Trésor du mois : initiales bolonaises à grotesques
Le 14/09/2018 à 12h56 par Marc-Édouard Gautier
Résumé

Un manuscrit du Code de Justinien peint à Bologne dans le dernier quart du XIIIe s. retient l'attention par la richesse de près de 200 lettrines qui entremêlent grotesque et réalisme.

Codex Justinianus [Code de Justinien]

Bologne, vers 1275-1300

Angers, bibliothèque municipale, ms. 339

 

Le développement de l’enseignement du droit dans les écoles de la cathédrale et des abbayes d’Angers à partir des années 1230 explique que la bibliothèque municipale conserve plusieurs grands manuscrits juridiques.
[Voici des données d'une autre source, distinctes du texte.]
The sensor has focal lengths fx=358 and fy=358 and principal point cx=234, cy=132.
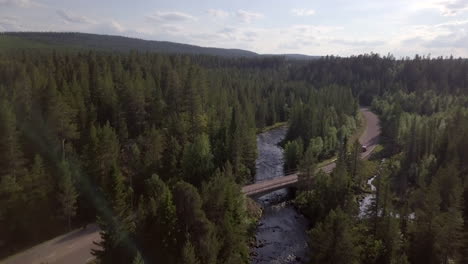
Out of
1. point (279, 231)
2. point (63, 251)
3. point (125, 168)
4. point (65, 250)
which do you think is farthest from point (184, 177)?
point (63, 251)

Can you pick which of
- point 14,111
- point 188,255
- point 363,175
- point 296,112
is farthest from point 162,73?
point 188,255

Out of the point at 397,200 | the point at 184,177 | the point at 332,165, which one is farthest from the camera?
the point at 332,165

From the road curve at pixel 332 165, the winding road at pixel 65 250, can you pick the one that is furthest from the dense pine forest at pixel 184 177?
the road curve at pixel 332 165

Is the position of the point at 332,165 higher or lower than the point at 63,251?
higher

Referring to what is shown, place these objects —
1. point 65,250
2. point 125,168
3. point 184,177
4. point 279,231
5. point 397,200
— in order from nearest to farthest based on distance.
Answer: point 65,250, point 279,231, point 184,177, point 125,168, point 397,200

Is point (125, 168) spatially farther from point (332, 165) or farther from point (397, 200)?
point (397, 200)

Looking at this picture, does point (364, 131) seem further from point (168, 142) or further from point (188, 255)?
point (188, 255)

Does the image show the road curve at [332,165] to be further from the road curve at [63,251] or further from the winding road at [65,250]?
the road curve at [63,251]

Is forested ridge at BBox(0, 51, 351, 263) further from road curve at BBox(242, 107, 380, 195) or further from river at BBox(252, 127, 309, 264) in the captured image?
river at BBox(252, 127, 309, 264)

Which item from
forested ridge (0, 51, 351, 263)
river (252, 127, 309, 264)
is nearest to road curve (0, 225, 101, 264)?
forested ridge (0, 51, 351, 263)
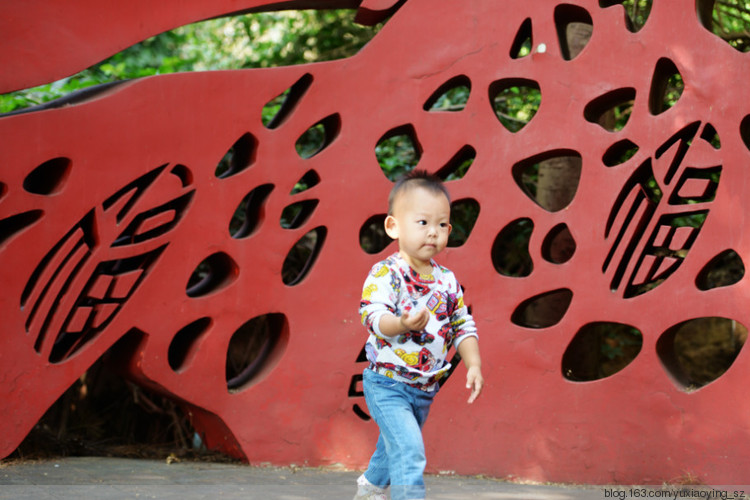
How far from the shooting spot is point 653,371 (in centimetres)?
426

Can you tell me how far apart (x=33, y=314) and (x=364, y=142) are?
201cm

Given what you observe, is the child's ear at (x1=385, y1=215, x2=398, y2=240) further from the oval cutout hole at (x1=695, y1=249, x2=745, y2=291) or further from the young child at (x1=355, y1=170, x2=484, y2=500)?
the oval cutout hole at (x1=695, y1=249, x2=745, y2=291)

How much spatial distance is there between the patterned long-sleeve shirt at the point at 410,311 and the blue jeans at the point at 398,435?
0.14ft

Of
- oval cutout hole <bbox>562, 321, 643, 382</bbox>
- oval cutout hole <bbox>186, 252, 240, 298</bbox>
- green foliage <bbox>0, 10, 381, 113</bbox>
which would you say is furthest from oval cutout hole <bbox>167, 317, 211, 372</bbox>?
green foliage <bbox>0, 10, 381, 113</bbox>

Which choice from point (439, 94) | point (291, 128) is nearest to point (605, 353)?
point (439, 94)

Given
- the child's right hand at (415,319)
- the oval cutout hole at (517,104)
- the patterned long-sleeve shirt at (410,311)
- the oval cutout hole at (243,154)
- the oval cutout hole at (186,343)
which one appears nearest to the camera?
the child's right hand at (415,319)

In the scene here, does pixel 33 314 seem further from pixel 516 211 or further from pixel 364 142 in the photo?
pixel 516 211

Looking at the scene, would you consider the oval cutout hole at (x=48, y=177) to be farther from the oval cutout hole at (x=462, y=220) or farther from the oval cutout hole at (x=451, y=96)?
the oval cutout hole at (x=462, y=220)

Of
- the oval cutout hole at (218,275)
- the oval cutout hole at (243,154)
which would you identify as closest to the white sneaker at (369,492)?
the oval cutout hole at (218,275)

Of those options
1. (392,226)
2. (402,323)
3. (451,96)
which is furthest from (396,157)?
(402,323)

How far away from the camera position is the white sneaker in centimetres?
318

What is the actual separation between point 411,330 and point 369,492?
766 mm

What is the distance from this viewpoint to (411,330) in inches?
113

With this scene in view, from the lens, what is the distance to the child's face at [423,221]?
2.98m
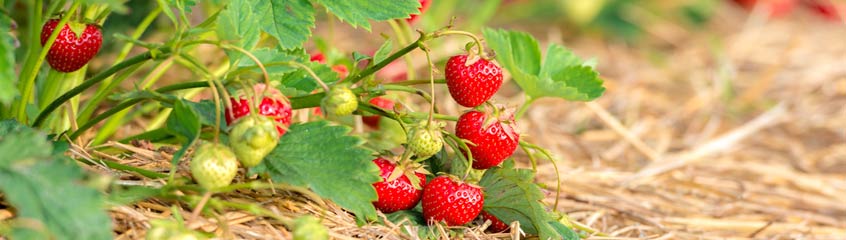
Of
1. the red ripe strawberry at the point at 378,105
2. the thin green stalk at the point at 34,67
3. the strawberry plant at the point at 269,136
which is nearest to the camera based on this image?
the strawberry plant at the point at 269,136

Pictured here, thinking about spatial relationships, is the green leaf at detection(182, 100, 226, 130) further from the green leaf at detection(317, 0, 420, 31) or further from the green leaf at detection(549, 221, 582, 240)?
the green leaf at detection(549, 221, 582, 240)

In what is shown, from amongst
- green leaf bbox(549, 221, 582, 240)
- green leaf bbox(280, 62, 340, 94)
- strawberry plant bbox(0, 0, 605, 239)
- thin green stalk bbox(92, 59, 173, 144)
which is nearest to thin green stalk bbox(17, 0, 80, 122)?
strawberry plant bbox(0, 0, 605, 239)

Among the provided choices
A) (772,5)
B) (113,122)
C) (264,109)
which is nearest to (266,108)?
(264,109)

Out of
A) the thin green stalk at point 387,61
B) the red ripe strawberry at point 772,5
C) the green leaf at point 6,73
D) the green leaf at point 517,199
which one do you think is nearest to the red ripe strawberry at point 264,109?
the thin green stalk at point 387,61

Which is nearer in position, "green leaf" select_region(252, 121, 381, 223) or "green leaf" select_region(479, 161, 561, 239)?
"green leaf" select_region(252, 121, 381, 223)

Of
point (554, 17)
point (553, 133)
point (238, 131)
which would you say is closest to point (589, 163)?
point (553, 133)

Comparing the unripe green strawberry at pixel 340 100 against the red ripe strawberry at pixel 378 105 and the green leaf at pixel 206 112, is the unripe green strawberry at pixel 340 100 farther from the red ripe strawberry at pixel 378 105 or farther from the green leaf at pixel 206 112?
the red ripe strawberry at pixel 378 105
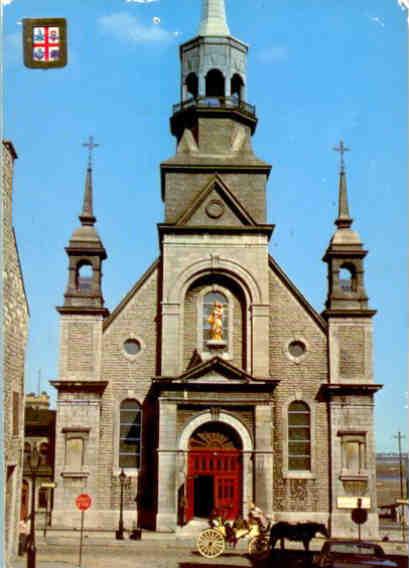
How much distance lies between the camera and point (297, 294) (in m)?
37.9

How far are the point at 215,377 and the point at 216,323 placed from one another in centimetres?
255

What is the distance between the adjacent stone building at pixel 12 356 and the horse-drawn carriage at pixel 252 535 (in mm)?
5954

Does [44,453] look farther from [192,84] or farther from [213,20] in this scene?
[213,20]

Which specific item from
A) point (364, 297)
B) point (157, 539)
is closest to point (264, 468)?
point (157, 539)

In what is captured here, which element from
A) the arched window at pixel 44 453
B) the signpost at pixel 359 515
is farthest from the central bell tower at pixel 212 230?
the arched window at pixel 44 453

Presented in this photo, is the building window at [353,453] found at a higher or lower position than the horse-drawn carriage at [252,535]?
higher

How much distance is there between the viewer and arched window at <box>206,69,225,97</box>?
40.5 metres

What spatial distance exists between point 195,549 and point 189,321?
10.8 m

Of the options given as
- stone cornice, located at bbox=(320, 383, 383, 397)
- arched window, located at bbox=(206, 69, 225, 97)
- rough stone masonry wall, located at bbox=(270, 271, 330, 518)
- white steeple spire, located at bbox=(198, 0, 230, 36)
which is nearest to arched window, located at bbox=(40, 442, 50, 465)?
rough stone masonry wall, located at bbox=(270, 271, 330, 518)

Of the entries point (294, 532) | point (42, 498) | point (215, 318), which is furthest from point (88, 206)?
point (294, 532)

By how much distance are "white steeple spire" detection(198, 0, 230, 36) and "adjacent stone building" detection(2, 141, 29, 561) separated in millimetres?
20717

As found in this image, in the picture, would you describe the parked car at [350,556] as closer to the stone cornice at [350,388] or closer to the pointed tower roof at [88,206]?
the stone cornice at [350,388]

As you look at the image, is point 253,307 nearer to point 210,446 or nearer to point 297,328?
point 297,328

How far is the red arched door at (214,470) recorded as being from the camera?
34.5 metres
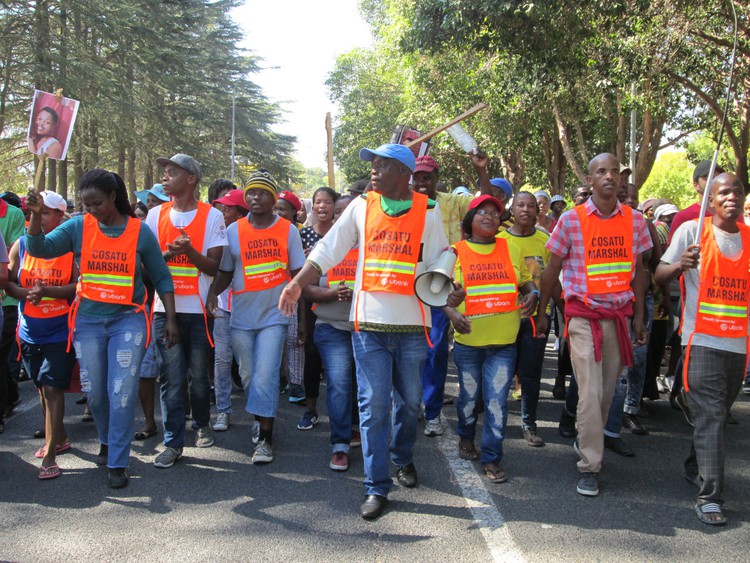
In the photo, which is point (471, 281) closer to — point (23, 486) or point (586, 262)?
point (586, 262)

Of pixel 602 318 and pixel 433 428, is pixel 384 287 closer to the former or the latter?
pixel 602 318

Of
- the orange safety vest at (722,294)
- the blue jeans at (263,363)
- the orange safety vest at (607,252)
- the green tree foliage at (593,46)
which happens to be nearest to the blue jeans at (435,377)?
the blue jeans at (263,363)

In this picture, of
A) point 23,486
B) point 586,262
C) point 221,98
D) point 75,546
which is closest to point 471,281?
point 586,262

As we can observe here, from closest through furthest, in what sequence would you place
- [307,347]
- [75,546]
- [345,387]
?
1. [75,546]
2. [345,387]
3. [307,347]

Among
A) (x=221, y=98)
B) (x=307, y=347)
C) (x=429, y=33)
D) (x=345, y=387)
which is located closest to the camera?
(x=345, y=387)

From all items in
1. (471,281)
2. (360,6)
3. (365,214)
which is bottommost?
(471,281)

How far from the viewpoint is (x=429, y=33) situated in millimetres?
11289

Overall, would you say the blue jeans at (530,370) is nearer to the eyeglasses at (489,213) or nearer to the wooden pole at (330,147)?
the eyeglasses at (489,213)

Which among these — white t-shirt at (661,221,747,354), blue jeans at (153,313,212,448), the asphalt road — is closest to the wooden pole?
blue jeans at (153,313,212,448)

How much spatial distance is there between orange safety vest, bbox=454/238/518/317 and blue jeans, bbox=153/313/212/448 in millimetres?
1964

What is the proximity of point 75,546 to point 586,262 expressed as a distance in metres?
3.43

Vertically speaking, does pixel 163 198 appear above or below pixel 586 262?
above

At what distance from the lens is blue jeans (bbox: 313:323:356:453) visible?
4828mm

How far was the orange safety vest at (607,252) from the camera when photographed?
4.45 meters
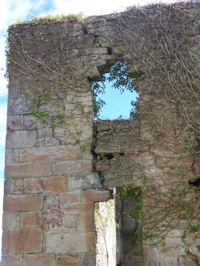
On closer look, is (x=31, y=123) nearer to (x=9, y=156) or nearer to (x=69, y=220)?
(x=9, y=156)

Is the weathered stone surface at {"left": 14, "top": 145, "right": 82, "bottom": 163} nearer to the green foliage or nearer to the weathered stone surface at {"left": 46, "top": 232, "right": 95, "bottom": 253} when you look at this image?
the weathered stone surface at {"left": 46, "top": 232, "right": 95, "bottom": 253}

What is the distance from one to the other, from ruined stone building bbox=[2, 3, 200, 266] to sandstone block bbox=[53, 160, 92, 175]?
1 cm

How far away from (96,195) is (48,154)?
3.09 ft

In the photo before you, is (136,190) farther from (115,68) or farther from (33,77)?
(33,77)

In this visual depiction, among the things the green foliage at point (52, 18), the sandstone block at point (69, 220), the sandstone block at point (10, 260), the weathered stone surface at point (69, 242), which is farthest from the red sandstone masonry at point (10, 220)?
the green foliage at point (52, 18)

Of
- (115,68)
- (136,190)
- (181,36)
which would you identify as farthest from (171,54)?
(136,190)

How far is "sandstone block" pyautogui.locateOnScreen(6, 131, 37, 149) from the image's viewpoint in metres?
5.26

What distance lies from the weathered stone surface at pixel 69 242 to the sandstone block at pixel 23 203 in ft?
1.49

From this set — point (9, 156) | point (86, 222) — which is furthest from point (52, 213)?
point (9, 156)

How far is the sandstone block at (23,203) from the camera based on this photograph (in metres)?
4.97

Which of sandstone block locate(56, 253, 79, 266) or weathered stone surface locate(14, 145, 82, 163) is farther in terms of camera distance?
weathered stone surface locate(14, 145, 82, 163)

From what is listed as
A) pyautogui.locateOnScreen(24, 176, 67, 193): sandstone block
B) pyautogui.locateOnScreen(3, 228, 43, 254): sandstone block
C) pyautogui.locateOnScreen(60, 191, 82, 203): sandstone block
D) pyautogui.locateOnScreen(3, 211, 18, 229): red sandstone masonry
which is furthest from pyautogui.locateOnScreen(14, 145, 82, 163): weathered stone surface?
pyautogui.locateOnScreen(3, 228, 43, 254): sandstone block

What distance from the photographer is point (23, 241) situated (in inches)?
191

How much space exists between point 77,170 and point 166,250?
1612 millimetres
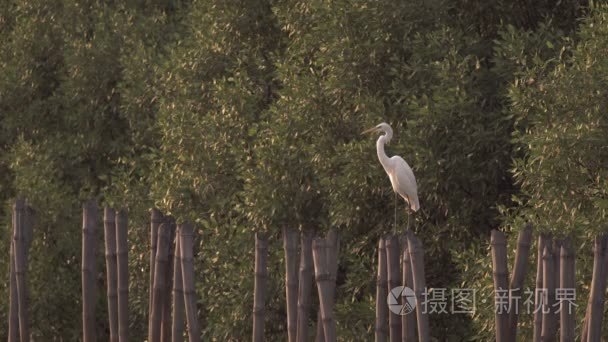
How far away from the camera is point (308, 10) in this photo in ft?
46.5

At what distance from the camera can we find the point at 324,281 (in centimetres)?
922

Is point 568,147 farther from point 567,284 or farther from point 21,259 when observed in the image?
point 21,259

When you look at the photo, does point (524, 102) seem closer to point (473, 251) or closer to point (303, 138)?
point (473, 251)

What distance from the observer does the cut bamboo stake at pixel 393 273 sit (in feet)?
30.6

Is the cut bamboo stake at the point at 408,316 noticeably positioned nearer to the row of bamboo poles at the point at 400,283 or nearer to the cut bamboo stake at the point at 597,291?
the row of bamboo poles at the point at 400,283

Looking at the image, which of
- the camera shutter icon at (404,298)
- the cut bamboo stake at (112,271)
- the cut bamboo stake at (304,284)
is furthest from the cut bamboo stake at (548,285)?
the cut bamboo stake at (112,271)

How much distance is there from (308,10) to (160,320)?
4.75 m

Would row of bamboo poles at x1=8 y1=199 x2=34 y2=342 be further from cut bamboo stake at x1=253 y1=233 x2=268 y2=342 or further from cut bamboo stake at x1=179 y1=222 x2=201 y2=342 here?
cut bamboo stake at x1=253 y1=233 x2=268 y2=342

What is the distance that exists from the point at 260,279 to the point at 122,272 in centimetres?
142

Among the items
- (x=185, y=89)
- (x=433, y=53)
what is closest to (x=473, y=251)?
(x=433, y=53)

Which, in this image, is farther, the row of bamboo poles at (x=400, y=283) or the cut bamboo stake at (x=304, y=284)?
the cut bamboo stake at (x=304, y=284)

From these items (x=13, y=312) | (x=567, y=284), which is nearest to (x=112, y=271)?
(x=13, y=312)

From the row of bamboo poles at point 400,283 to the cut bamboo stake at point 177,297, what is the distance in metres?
1.50

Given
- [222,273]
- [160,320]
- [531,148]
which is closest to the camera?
[160,320]
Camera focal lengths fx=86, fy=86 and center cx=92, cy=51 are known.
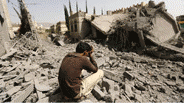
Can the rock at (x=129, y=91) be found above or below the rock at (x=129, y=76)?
below

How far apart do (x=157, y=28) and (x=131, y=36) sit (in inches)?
66.0

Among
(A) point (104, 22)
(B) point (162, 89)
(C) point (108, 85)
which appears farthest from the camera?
(A) point (104, 22)

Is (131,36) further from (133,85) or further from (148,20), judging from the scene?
(133,85)

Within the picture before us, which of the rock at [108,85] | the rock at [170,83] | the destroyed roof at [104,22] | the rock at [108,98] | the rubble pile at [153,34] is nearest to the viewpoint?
the rock at [108,98]

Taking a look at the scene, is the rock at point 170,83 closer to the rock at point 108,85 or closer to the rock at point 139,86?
the rock at point 139,86

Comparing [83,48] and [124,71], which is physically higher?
[83,48]

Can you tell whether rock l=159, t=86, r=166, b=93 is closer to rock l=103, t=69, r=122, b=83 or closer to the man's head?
rock l=103, t=69, r=122, b=83

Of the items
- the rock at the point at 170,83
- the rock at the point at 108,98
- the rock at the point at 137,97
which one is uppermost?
the rock at the point at 108,98

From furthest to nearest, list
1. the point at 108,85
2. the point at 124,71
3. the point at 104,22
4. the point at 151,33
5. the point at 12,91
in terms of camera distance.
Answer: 1. the point at 104,22
2. the point at 151,33
3. the point at 124,71
4. the point at 108,85
5. the point at 12,91

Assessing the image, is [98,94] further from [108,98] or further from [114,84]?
[114,84]

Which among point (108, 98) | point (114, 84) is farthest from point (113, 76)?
point (108, 98)

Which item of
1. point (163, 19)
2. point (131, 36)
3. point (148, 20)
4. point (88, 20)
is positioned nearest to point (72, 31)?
point (88, 20)

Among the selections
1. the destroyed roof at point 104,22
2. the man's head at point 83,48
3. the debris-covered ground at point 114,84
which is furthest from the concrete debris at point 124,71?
the man's head at point 83,48

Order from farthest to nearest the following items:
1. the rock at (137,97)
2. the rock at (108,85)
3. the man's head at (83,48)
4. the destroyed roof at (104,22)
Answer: the destroyed roof at (104,22)
the rock at (108,85)
the rock at (137,97)
the man's head at (83,48)
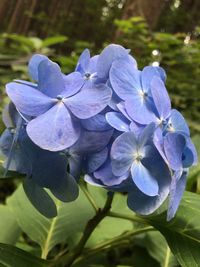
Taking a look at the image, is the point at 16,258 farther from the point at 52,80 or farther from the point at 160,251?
the point at 160,251

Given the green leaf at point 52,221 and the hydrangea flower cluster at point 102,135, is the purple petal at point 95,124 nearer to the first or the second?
the hydrangea flower cluster at point 102,135

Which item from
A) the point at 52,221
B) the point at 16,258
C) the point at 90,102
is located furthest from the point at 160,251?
the point at 90,102

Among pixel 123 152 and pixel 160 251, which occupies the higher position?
pixel 123 152

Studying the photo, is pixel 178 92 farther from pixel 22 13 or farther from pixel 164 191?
pixel 22 13

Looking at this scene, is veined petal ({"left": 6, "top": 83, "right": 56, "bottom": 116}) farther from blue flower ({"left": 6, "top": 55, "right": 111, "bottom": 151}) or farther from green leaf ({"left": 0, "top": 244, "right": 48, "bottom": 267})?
green leaf ({"left": 0, "top": 244, "right": 48, "bottom": 267})

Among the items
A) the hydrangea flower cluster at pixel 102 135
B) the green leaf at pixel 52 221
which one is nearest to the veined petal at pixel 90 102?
the hydrangea flower cluster at pixel 102 135

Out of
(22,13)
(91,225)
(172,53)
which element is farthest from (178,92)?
(22,13)

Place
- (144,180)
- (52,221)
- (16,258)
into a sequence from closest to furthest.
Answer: (144,180) < (16,258) < (52,221)
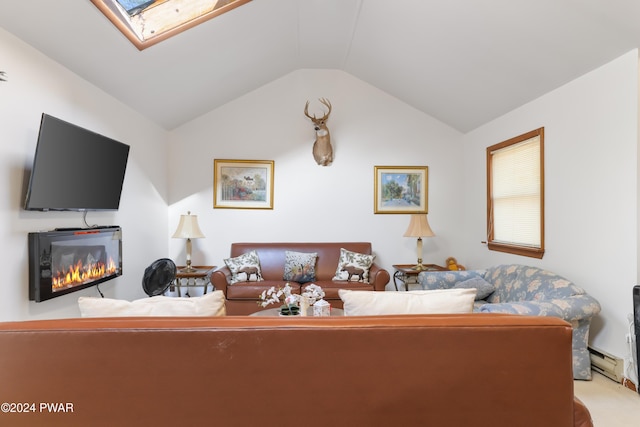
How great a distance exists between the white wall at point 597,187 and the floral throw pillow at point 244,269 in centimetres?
298

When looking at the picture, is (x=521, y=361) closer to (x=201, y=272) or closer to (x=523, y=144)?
(x=523, y=144)

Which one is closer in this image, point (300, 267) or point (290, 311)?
point (290, 311)

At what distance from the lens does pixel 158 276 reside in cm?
363

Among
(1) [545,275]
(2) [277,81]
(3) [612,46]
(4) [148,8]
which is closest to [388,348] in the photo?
(1) [545,275]

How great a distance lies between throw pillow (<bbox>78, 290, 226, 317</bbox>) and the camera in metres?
1.44

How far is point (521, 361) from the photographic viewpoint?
4.01ft

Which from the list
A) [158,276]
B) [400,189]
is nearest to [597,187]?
[400,189]

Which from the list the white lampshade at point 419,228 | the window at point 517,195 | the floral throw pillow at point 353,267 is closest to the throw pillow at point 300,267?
the floral throw pillow at point 353,267

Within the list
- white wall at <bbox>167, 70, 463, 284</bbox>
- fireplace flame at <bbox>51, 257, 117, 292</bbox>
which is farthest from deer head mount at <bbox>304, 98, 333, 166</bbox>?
fireplace flame at <bbox>51, 257, 117, 292</bbox>

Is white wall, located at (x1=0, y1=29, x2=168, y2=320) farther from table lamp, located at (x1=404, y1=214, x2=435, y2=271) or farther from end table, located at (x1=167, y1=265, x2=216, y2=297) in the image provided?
table lamp, located at (x1=404, y1=214, x2=435, y2=271)

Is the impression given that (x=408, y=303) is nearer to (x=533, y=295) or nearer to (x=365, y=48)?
(x=533, y=295)

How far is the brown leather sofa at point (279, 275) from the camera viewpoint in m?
3.87

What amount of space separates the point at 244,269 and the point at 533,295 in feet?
9.59

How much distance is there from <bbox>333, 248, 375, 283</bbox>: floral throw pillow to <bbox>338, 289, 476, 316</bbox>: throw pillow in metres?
2.68
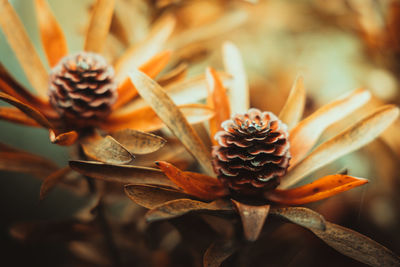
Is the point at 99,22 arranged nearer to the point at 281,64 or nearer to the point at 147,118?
the point at 147,118

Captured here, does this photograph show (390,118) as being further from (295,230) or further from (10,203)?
(10,203)

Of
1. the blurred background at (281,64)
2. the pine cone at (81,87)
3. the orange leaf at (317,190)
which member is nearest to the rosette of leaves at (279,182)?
the orange leaf at (317,190)

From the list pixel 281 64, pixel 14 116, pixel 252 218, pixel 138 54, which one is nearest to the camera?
pixel 252 218

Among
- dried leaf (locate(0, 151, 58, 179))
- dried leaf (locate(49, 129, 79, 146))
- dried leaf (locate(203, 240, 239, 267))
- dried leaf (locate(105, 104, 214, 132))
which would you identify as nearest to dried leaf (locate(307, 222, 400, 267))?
dried leaf (locate(203, 240, 239, 267))

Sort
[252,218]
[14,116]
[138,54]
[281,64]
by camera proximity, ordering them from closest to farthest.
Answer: [252,218]
[14,116]
[138,54]
[281,64]

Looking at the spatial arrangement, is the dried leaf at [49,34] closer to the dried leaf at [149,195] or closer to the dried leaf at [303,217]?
the dried leaf at [149,195]

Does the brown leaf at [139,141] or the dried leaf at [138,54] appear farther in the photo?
the dried leaf at [138,54]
Certains de ces exemplaires ont été réalisés dans des ateliers angevins. Cependant, la plupart viennent d’autres foyers de production, comme le manuscrit 339 (entièrement numérisé sur Commulysse), copié et peint à la fin du XIIIe siècle à Bologne qui est alors le plus grand centre d’enseignement du droit en Europe.

Ce volume rassemble les neuf premiers livres du Code de Justinien, œuvre en latin achevée en 534 sur ordre de l’empereur byzantin Justinien, qui compile et met en ordre les constitutions ou lois faites par les empereurs romains. Droit ecclésiastique, procédure judiciaire, droits privé et pénal y figurent. Le texte du Code est copié en grand module au centre de la page. Il est encadré de commentaires ou gloses d’Accurse, l’un des plus grands professeurs de droit de l’université de Bologne au milieu du XIIIe siècle.

 

200 lettrines caricaturales

Près de 200 lettrines I, initiale du mot Imperator qui ouvre chaque loi, et leurs longues antennes offrent au peintre l’occasion de déployer toute sa verve moqueuse. Plus d’une fois le juriste coiffé d’une toque, l’homme d’arme, le médecin, le clerc tonsuré ou mitré, reçoivent pattes d’âne, tête d’oiseau, de bovin ou de crocodile, silhouette d'espadon ou de sirène, composant toute sorte de caricatures hybrides.

 

Une remarquable collection de realia

Les attributs et objets portés par ces personnages sont en revanche pleins de réalisme. Une femme manie quenouille et fuseau. Un personnage portant des patins ou semelles hautes se retrouve les fers en l'air. Une grande variété de verres émaillés, de gobelets à pastilles et de coupes, aux décors variés et raffinés ont attiré l’attention l’an dernier et justifié le prêt de ce manuscrit au Musée national du Moyen Âge lors de l’exposition Le Verre, un Moyen Âge inventif. Des verres précieux à filets bleus, tels qu’il s’en produit à l’époque en Italie et en France du Sud font peut-être écho aux armoiries palées ou fascées d’azur et d’argent qui reviennent le plus souvent parmi celles qu’arborent les différents personnages peints. Ces armes encore non identifiées se rapportent sans doute au commanditaire ou premier possesseur du manuscrit avant que celui-ci n’arrive au plus tard au XIVe siècle à l’abbaye Saint-Aubin d’Angers.